■ ZIEL DER ÜBUNG ■
Schreibe den Text über den Fotoband zu den Vereinigten Staaten weiter und beginne direkt nach seinem letzten Satz.

E pluribus unum – Aus vielem Eins
Um nach dem grauenhaften diesjährigen US-Wahlkampf dem Land wieder auf andere Weise nahe zu kommen, hat Alf Mayer sich in einen Fotoband vertieft.
Können Bücher Wunden heilen? Nach diesem Präsidentschafts-Wahlkampf hätten das die Vereinigten Statten von Amerika tatsächlich bitter notwendig. Auch wir Zuschauer an den Seitenlinien sind davon betroffen. Wie oft habe ich in den letzten Monaten gehört: „In dieses Land braucht man ja nicht mehr.“ Wer immer am 20. Januar 2017 als 45. Präsident der USA vereidigt werden wird, Hilary Clinton oder Donald Trump, wird kräftig daran arbeiten müssen, dass aus einem tief gespaltenen Land wieder ein „E pluribus unum“ wird – „Aus vielen Eins“, wie der offiziell nie anerkannte Wahlspruch dieses großen Landes lautet. Seit 1782 steht er als Wappenspruch auf dem offiziellen Dienstsiegel und Hoheitszeichen und findet sich auch auf der Ein-Dollar-Note, auf allen US-Münzen und im Siegel des Präsidenten der USA. Ein – wie so oft aus diesem Haus – monumentales Buchprojekt aus dem Verlag Taschen tut nun das seine, der im besten Sinne schönen Größe der United States of America Anschauung zu geben. Es ist ein gewaltiges panoramisches Portät.

■ BEREITGESTELLTE ANGABEN ■
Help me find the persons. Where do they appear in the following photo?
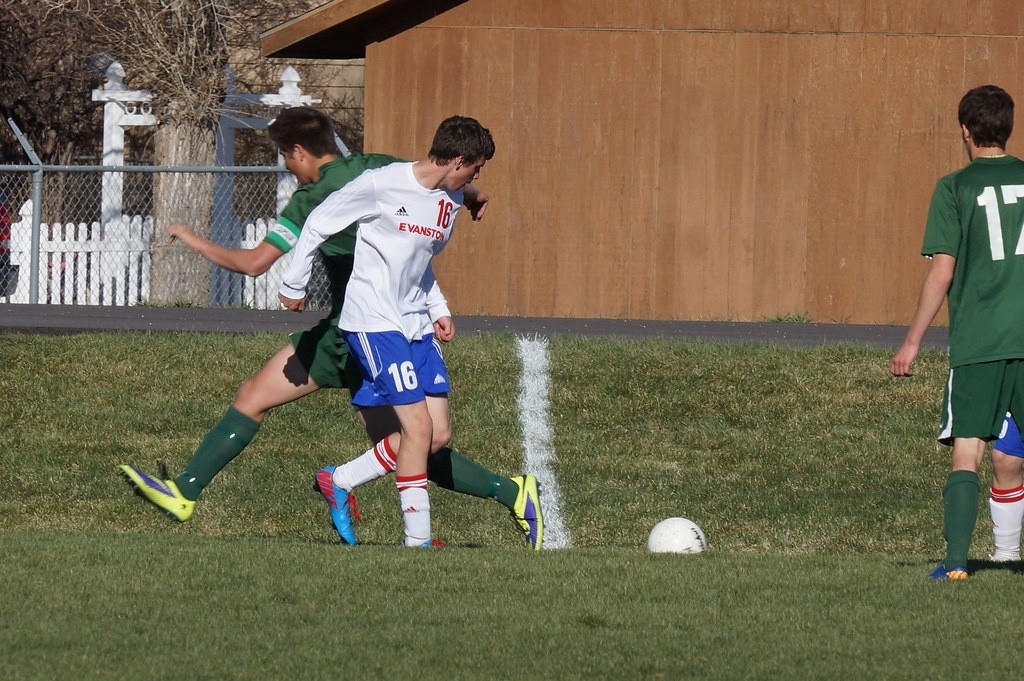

■ ANTWORT ZUR ÜBUNG ■
„National Geographic: The United States of America“ versammelt über 700 eindrucksvolle Fotos aus den Archiven dieses wegen seiner fundierten Reportagen und oft preisgekrönten Fotografien bekannten Magazins, das seit 1888 erscheint. Die zweibändige Ausgabe tourt die Vereinigten Staaten von Bundesstaat zu Bundesstaat, zeigt Wechsel, Entwicklung, Eigenarten und Vielfalt von Alabama bis Wyoming. Nebenbei wird daraus auch eine Geschichte der fotografischen Evolution: von den Schwarz-Weiß-Aufnahmen und autochromen Fotos der 1920er und 1930er zum Kodachrome der Jahrhundertmitte und dann zu den „härteren“ Reportagebilder der 1970er und 1980er, schließlich zur digitalen Fotografie. Eingeordnet und kommentiert wird das alles kundig von den Autoren David Walker, Jeff Z. Klein und Joe Yogerst. Das gleichzeitig in Deutsch, Englisch und Französisch erscheinende Buch ist bereits die zweite Zusammenarbeit mit dem National Geographic Magazine. Das erste Werk war der gut 1400 Seiten umfassende dreibändige Prachtband „In 125 Jahren rund um die Welt“.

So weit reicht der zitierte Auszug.